# Question for BBW/SSBBWs



## sun shine (Sep 17, 2016)

I have kind of a question that seems pretty basic but I could use some help. I really like BBWs and SSBBWs, but I don't really know how to approach them. Like at bars / clubs etc. I know that bars and clubs aren't the best places to meet a girl in general, so if anyone has any suggestions on where to meet girls other than at bars / clubs that would be helpful too. But when I go to a bar, if I do see a girl that I am interested in, I don't really know what to say. I'm shy in that I try to be respectful of boundaries, so if the conversation moves to flirting, I want to make sure that I don't offend someone by saying something like "I really like your body" (just as an example I try not to be crude), when she is going to the gym every day trying to lose weight or something. Or if I say something like "I like big girls" (I wouldn't something like that blatant), but I wouldn't want to offend her. Do any of the girls on here have any ideas on how I can approach a BBW / SSBBW without either seeming creepy or offending someone?

Thank You.


----------



## landshark (Sep 17, 2016)

You approach like you would any girl out there. You don't even need to mention physical attraction or preference as that can be inferred by your approach. If she moves to flirt, makes eye contact, smiles, etc, maybe she is open to introducing yourself. A good opening line is, "Hi, I'm _____. What's your name?" Then let a conversation develop from there. If it goes well ask to follow up with a coffee/drink or something like that. It's gotta be low stakes at first. Be friendly and be yourself and you'll find you don't even need to make mention of her appearance. If you do, compliment her smile, hair, etc... but stay away from her body until you're more familiar. Oh, and don't for get to do a ring check before you start. 

I hope this helps.


----------



## loopytheone (Sep 17, 2016)

I agree with HM. No girl wants to feel like you are only interested in them for their body or the way they look and by immediately bringing up how attractive you find their body you are ruining your chances with most women. This applies just as much to skinny women as to SSBBW. Just get to know them, talk to them. They are going to be aware that they are fat and that if you approached them, you like/don't mind that. There isn't any need to start confessing your undying lust to a total stranger.


----------



## sun shine (Sep 17, 2016)

Thanks. I was talking about after the conversation has moved past the hi how are you part and general getting to know someone and was more in the flirting stuff. Like if she was thick or fat and asked what I like sexually and I said that I like fat girls, I wouldn't want to send someone that wasn't comfortable into a tailspin if that makes sense.


----------



## Green Eyed Fairy (Sep 17, 2016)

I have to concur with the others...just talk to her likes a normal person. Talking about her body/your sexual preferences is a later conversation. Worry about getting to know her and perhaps being able to communicate with her later. I wouldn't like it if the whole damn convo quickly steered to your dick and what it wants. Don't assume she is down on herself and needs it laid out for her immediately. It's an insulting assumption. She may have had a lot of suitors in her time and doesn't need you to say I dig your fat ass and suddenly the heavens open up for her. (yes I'm being a smartass but I hope you get my point?) Treat her as an attractive woman....and she will pick up on it, no worries.

### MATERIAL SUPPLIED
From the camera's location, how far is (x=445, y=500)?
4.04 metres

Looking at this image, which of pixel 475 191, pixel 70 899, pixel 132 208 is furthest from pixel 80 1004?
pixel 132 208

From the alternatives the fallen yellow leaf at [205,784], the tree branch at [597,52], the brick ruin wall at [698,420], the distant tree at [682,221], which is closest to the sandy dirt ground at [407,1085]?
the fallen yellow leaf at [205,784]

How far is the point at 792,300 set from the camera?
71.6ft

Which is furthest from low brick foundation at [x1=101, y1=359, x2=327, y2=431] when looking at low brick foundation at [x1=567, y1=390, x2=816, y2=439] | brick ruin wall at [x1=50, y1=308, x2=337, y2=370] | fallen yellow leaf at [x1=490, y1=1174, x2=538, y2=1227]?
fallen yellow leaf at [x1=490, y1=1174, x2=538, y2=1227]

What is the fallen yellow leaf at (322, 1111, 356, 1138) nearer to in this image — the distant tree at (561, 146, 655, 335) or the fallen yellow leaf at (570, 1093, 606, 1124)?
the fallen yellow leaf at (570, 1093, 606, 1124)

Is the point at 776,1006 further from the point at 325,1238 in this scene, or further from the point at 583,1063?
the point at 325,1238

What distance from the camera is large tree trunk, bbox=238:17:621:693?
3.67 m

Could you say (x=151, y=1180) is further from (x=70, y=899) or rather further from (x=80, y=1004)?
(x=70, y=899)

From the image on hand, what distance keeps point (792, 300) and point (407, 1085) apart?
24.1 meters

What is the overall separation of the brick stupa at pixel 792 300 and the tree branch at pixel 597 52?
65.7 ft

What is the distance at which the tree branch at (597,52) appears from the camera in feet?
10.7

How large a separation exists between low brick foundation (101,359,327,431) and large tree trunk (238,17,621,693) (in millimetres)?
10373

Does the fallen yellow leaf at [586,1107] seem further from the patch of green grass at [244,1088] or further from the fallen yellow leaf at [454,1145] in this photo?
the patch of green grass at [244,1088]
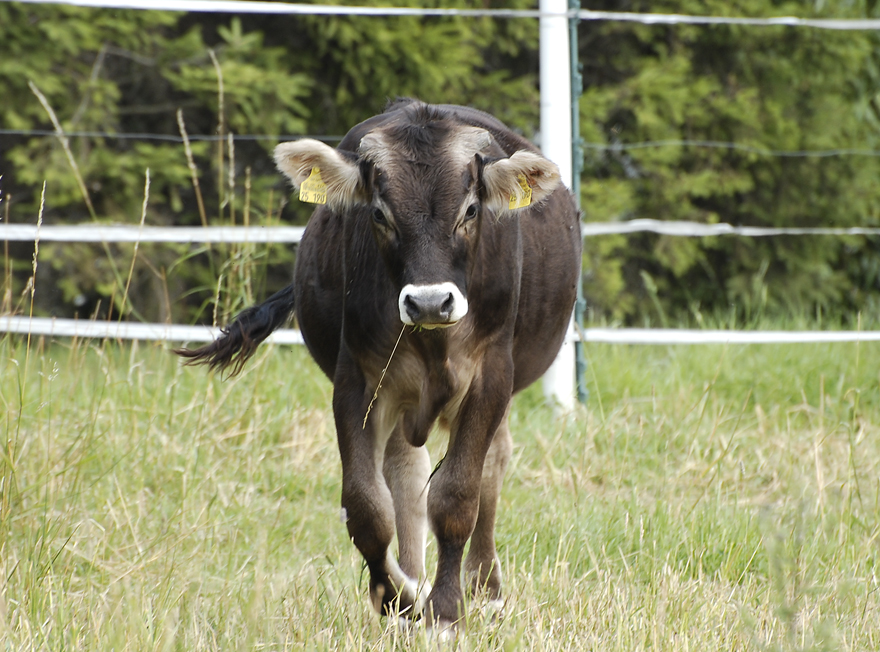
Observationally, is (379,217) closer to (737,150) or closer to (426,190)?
(426,190)

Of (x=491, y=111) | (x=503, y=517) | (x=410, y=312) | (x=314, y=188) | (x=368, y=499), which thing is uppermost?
(x=314, y=188)

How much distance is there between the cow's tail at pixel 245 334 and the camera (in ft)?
12.4

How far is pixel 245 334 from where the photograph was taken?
378 cm

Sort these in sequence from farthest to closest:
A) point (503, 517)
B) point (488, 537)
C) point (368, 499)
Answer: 1. point (503, 517)
2. point (488, 537)
3. point (368, 499)

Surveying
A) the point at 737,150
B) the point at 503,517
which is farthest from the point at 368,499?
the point at 737,150

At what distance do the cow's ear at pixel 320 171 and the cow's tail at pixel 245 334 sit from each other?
0.93m

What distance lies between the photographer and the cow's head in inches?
104

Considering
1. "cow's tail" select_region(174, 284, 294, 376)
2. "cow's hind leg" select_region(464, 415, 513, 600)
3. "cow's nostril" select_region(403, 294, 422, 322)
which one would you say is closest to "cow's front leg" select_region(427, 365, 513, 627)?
"cow's hind leg" select_region(464, 415, 513, 600)

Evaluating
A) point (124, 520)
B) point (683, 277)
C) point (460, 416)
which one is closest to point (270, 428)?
point (124, 520)

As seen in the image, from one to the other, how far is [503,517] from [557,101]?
2345 mm

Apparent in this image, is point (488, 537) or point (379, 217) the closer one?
point (379, 217)

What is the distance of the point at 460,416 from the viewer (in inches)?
121

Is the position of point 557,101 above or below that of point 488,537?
above

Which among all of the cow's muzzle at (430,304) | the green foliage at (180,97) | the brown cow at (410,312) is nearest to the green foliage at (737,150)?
the green foliage at (180,97)
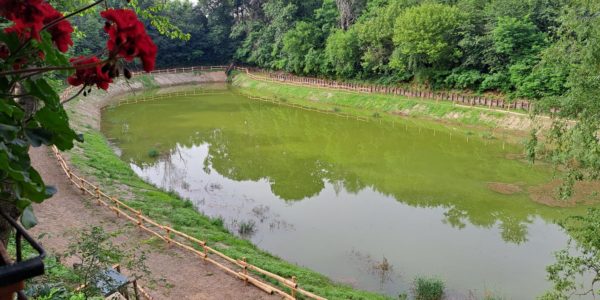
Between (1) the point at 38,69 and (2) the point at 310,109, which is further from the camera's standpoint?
(2) the point at 310,109

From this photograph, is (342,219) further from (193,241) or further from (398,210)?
(193,241)

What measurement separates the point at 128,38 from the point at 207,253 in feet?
35.5

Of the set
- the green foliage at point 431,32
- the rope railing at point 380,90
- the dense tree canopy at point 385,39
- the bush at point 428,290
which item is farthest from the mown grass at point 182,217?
the green foliage at point 431,32

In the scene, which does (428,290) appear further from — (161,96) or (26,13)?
(161,96)

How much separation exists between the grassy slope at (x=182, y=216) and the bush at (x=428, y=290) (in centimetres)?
91

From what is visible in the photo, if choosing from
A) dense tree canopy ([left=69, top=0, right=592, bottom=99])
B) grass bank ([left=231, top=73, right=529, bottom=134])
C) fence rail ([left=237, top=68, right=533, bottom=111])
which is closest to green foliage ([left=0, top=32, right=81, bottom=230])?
dense tree canopy ([left=69, top=0, right=592, bottom=99])

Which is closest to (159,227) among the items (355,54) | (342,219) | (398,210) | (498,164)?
(342,219)

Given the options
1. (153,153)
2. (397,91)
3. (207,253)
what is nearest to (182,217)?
(207,253)

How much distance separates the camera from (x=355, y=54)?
4400 centimetres

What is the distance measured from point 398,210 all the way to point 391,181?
3.45 m

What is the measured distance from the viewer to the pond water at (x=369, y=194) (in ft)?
43.3

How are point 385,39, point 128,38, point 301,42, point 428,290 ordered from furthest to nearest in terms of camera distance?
point 301,42 → point 385,39 → point 428,290 → point 128,38

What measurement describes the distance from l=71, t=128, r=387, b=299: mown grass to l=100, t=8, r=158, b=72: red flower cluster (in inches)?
371

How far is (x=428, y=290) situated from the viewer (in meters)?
11.3
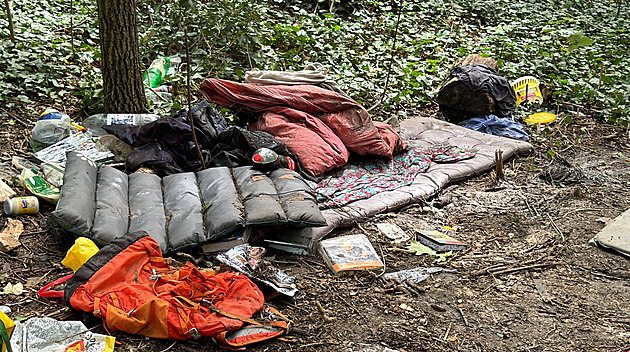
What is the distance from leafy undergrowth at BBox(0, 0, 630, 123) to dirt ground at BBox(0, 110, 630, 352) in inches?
52.2

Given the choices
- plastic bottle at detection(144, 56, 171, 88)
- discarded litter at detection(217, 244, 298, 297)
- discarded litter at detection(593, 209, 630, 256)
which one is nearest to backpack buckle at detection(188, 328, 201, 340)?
discarded litter at detection(217, 244, 298, 297)

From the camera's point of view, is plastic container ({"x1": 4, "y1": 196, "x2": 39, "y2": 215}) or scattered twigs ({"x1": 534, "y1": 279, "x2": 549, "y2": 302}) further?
plastic container ({"x1": 4, "y1": 196, "x2": 39, "y2": 215})

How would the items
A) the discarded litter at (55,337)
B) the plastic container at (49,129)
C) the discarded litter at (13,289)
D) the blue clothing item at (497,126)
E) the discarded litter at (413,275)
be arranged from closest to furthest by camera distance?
1. the discarded litter at (55,337)
2. the discarded litter at (13,289)
3. the discarded litter at (413,275)
4. the plastic container at (49,129)
5. the blue clothing item at (497,126)

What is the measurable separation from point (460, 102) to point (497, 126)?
→ 46 centimetres

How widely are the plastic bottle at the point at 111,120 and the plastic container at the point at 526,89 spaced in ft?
13.2


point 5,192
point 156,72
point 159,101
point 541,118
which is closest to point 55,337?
point 5,192

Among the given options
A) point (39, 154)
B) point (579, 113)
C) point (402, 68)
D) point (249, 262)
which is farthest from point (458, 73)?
point (39, 154)

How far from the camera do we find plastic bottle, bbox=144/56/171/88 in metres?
5.51

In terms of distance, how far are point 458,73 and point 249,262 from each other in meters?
3.77

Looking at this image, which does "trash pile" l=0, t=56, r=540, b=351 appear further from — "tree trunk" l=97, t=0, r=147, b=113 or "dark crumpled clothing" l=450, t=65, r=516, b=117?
"dark crumpled clothing" l=450, t=65, r=516, b=117

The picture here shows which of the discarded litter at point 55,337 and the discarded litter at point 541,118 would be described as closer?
the discarded litter at point 55,337

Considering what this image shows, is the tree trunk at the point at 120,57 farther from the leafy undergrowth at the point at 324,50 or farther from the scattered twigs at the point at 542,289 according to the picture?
the scattered twigs at the point at 542,289

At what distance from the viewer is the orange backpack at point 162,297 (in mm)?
2633

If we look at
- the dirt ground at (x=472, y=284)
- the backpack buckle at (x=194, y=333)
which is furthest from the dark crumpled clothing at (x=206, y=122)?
the backpack buckle at (x=194, y=333)
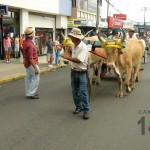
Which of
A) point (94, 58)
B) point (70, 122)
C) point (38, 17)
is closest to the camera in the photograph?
point (70, 122)

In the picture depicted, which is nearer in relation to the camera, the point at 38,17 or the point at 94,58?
the point at 94,58

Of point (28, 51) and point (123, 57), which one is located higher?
point (28, 51)

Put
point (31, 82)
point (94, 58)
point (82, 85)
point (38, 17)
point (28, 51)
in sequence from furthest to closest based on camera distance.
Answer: point (38, 17), point (94, 58), point (31, 82), point (28, 51), point (82, 85)

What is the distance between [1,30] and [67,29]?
12.2 metres

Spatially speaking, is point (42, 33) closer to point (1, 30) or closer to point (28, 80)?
point (1, 30)

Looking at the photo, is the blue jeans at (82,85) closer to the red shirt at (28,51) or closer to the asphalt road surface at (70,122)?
the asphalt road surface at (70,122)

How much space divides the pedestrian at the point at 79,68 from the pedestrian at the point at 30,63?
2.05 m

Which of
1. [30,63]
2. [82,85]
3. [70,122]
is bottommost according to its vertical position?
[70,122]

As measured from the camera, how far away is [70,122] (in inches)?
300

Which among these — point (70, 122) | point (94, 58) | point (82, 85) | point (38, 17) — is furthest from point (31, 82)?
point (38, 17)

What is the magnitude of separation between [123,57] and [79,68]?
3.02 metres

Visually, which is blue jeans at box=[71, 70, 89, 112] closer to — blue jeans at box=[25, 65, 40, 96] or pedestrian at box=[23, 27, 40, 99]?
pedestrian at box=[23, 27, 40, 99]

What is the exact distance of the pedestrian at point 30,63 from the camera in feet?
32.1

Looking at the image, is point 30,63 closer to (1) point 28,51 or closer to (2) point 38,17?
(1) point 28,51
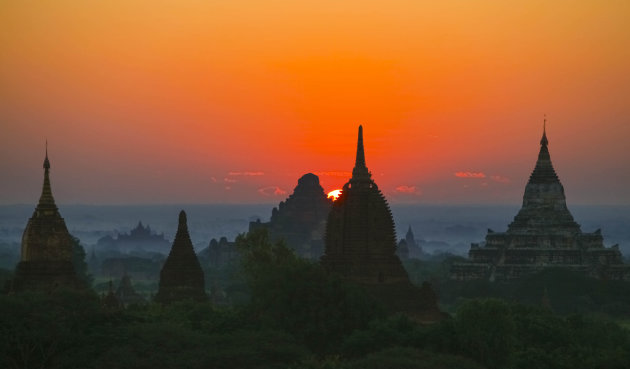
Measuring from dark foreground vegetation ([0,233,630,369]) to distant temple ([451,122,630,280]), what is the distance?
53.4 metres

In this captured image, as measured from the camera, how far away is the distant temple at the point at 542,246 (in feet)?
405

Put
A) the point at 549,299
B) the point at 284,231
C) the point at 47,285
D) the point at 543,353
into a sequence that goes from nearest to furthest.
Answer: the point at 543,353
the point at 47,285
the point at 549,299
the point at 284,231

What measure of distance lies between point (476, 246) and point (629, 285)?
17637mm

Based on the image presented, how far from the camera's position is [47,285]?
3029 inches

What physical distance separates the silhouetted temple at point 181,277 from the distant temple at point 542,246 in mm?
48790

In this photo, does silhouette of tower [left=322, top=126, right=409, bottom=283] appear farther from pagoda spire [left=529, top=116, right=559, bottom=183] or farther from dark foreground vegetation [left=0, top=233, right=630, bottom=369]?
pagoda spire [left=529, top=116, right=559, bottom=183]

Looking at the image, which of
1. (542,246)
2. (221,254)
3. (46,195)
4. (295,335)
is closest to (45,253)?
(46,195)

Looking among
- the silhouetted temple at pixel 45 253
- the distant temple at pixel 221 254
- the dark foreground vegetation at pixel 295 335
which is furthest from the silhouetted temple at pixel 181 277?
the distant temple at pixel 221 254

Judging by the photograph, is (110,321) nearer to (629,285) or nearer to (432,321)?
(432,321)

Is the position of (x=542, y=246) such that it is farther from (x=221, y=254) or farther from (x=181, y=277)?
(x=221, y=254)

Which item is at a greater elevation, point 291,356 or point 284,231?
point 284,231

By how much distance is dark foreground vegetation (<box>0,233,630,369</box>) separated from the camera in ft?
185

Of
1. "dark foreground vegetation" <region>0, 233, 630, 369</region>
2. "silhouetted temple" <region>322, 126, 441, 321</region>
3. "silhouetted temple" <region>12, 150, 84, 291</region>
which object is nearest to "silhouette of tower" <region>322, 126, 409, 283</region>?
"silhouetted temple" <region>322, 126, 441, 321</region>

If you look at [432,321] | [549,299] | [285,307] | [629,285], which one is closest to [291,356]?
[285,307]
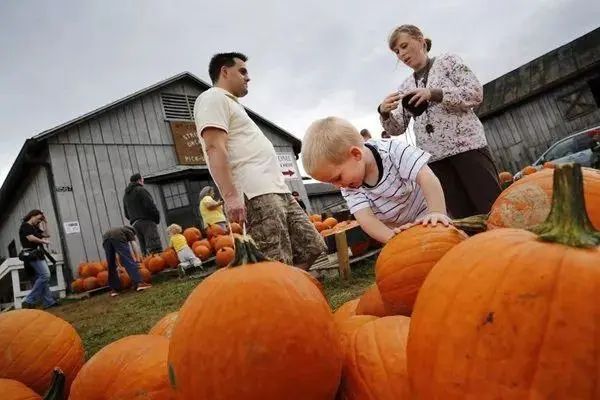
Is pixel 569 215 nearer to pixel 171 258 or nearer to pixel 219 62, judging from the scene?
pixel 219 62

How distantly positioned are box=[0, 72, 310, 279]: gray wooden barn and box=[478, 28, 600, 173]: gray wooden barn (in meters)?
14.3

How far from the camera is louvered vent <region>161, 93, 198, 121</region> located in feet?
41.5

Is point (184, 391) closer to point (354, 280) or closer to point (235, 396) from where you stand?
point (235, 396)

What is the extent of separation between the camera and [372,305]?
1444mm

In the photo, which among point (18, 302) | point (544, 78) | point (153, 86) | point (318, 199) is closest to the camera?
point (18, 302)

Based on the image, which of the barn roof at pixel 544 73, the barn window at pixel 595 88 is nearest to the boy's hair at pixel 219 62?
the barn roof at pixel 544 73

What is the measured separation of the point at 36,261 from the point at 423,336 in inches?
326

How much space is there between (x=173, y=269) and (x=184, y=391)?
788 cm

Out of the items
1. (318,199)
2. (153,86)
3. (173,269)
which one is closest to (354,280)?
(173,269)

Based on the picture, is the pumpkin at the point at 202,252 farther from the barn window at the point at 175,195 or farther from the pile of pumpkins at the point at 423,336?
the pile of pumpkins at the point at 423,336

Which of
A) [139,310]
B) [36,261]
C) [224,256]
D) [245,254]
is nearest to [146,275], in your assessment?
[224,256]

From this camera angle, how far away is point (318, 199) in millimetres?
24438

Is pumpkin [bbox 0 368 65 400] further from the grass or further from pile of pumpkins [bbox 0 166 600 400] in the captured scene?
the grass

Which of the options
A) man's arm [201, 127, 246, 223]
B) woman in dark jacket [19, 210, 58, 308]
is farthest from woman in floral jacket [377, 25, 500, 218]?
woman in dark jacket [19, 210, 58, 308]
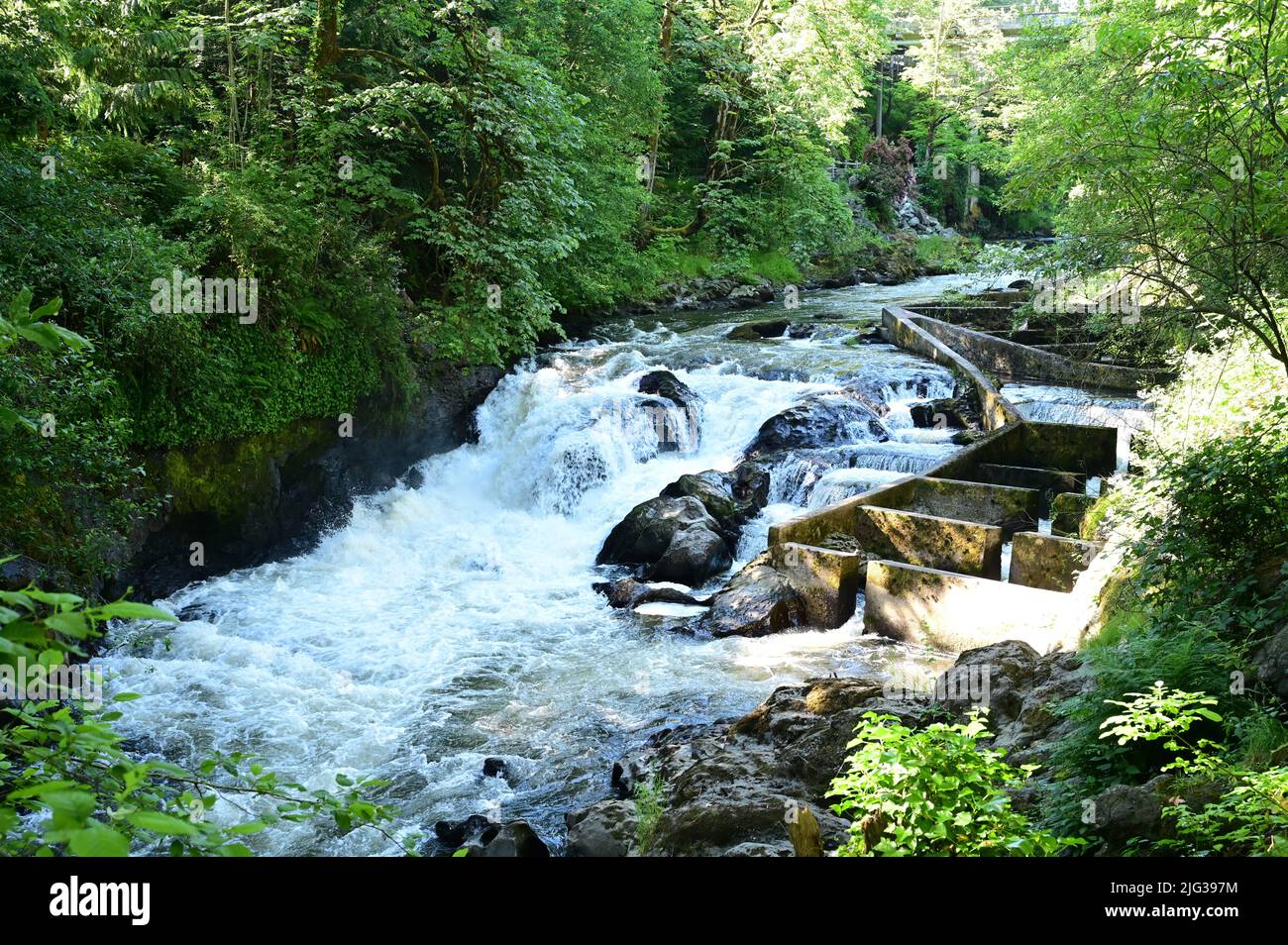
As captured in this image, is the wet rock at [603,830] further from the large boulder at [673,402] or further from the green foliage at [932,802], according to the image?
the large boulder at [673,402]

### WHAT IS BEING ASKED
In the forum thread, what check does landshark advise doing before starting to approach a woman? Please answer from the forum thread alone.

### FULL SOLUTION
A ring check.